Finally, let's quickly make a tiny Go container management program. As any container manager, it should be interested in the container's stdout content. It will be reading the data written by the container to its stdout and reporting it back to us. And as we learned earlier, we need to use runc in the detached mode:

package main

import (
    "fmt"
    "os"
    "os/exec"
    "strings"
)

func main() {
    // We want to have a full control on the container's
    // stdout, so we are creating a pipe to redirect it.
    rd, wr, err := os.Pipe()
    if err != nil {
        panic(err)
    }
    defer rd.Close()
    defer wr.Close()

    // Start runc in detached mode.
    fmt.Println("Launching runc")

    cmd := exec.Command("runc", "run", "--detach", os.Args[1])
    cmd.Stdin = nil  // i.e. /dev/null
    cmd.Stderr = nil // i.e. /dev/null
    cmd.Stdout = wr
    if err := cmd.Run(); err != nil {
        panic(err)
    }

    // Read some data from the container's stdout.
    buf := make([]byte, 1024)
    for i := 0; i < 10; i++ {
        n, err := rd.Read(buf)
        if err != nil {
            panic(err)
        }
        output := strings.TrimSuffix(string(buf[:n]), "\n")
        fmt.Printf("Container produced: [%s]\n", output)

**Short task 1**: Reproduce everything in the entries below, from the line containing "Out of the candidates" down to the last line of the entries.
**Short task 2**: Continue the text on the small Go container manager that reads a container's stdout, starting from where it stops.

**Exercise material**:

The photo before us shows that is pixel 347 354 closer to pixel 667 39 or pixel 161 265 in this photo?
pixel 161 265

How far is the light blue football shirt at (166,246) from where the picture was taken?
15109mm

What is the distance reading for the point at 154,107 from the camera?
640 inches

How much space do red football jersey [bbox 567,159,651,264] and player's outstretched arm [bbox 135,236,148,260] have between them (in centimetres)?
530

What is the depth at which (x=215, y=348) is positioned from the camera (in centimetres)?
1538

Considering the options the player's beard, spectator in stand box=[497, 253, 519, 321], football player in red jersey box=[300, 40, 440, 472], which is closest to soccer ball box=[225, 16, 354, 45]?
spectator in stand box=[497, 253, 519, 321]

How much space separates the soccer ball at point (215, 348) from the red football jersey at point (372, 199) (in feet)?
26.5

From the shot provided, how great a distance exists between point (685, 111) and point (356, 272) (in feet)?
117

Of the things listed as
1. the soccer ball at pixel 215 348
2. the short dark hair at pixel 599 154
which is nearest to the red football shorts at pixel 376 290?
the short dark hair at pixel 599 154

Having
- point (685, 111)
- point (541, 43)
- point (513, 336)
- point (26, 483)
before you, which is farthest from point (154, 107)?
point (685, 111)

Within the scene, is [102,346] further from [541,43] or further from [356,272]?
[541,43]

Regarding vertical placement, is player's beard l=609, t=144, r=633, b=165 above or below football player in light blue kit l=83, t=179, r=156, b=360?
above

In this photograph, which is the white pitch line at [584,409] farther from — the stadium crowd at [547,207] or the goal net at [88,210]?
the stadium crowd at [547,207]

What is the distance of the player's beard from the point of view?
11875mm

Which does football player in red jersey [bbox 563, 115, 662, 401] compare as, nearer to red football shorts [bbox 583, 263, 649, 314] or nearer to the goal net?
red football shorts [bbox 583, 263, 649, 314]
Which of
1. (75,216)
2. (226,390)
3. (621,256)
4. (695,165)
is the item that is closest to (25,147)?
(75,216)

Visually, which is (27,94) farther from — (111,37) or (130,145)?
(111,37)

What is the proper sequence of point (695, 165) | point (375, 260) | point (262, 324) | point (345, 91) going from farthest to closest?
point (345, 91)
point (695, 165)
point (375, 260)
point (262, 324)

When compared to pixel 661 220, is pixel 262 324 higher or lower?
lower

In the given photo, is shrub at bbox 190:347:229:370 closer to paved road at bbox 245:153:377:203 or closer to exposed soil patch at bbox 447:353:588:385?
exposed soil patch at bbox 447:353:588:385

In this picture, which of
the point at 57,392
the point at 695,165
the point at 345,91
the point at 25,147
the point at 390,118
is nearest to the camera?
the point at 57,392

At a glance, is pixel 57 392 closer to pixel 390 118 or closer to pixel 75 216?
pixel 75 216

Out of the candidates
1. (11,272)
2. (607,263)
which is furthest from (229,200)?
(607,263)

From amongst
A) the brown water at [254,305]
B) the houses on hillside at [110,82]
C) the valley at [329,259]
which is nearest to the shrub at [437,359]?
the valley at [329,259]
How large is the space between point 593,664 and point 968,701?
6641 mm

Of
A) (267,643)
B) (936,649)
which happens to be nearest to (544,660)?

**Task output 1**:
Out of the candidates
1. (11,272)
2. (607,263)
which is furthest from (229,200)?
(607,263)

From amongst
A) the brown water at [254,305]
B) the houses on hillside at [110,82]
C) the valley at [329,259]
which is nearest to the shrub at [437,359]?
the valley at [329,259]
How large is the space between point 593,664 and point 968,701?
6641 mm

Of
A) (267,643)
B) (936,649)
which happens to be nearest to (544,660)?

**Task output 2**:
    }

    // Get bored quickly, give up and exit.
    fmt.Println("We are done, exiting...")
}

Now let's try to use our manager to run a container with the aforementioned script:

$ sudo `which go` run main.go cont2
Launching runc
Container produced: [time is Sun Dec 15 16:34:25 UTC 2019]
Container produced: [time is Sun Dec 15 16:34:25 UTC 2019]
Container produced: [time is Sun Dec 15 16:34:25 UTC 2019]
Container produced: [time is Sun Dec 15 16:34:25 UTC 2019]
Container produced: [time is Sun Dec 15 16:34:25 UTC 2019]
Container produced: [time is Sun Dec 15 16:34:25 UTC 2019]
Container produced: [time is Sun Dec 15 16:34:25 UTC 2019]
Container produced: [time is Sun Dec 15 16:34:25 UTC 2019]
Container produced: [time is Sun Dec 15 16:34:25 UTC 2019]
Container produced: [time is Sun Dec 15 16:34:25 UTC 2019]
We are done, exiting...

It seems like a successful attempt. However, if we check the status of the container after the manager's exit we will notice that the container has been stopped as well:

$ sudo runc state cont2
{
  "ociVersion": "1.0.1-dev",
  "id": "cont2",
  "pid": 0,
  "status": "stopped",
  "bundle": "/home/vagrant/container2",
  "rootfs": "/home/vagrant/container2/rootfs",
  "created": "2019-12-15T17:03:24.266072187Z",
  "owner": ""
}

This is obviously not the desired behavior. Even though the container manager exited, we want to have the container running indefinitely. We even used the detached mode, so we know that the container process was reparented to the host's init process right after the runc run --detach execution. So, what happened to the container?

It's not hard to guess, that the actual container termination reason should have something to do with the ability to write to its stdout. If we check the /var/trap.log file we will prove that theory quickly:

$ cat rootfs/var/trap.log
got SIGPIPE, exiting...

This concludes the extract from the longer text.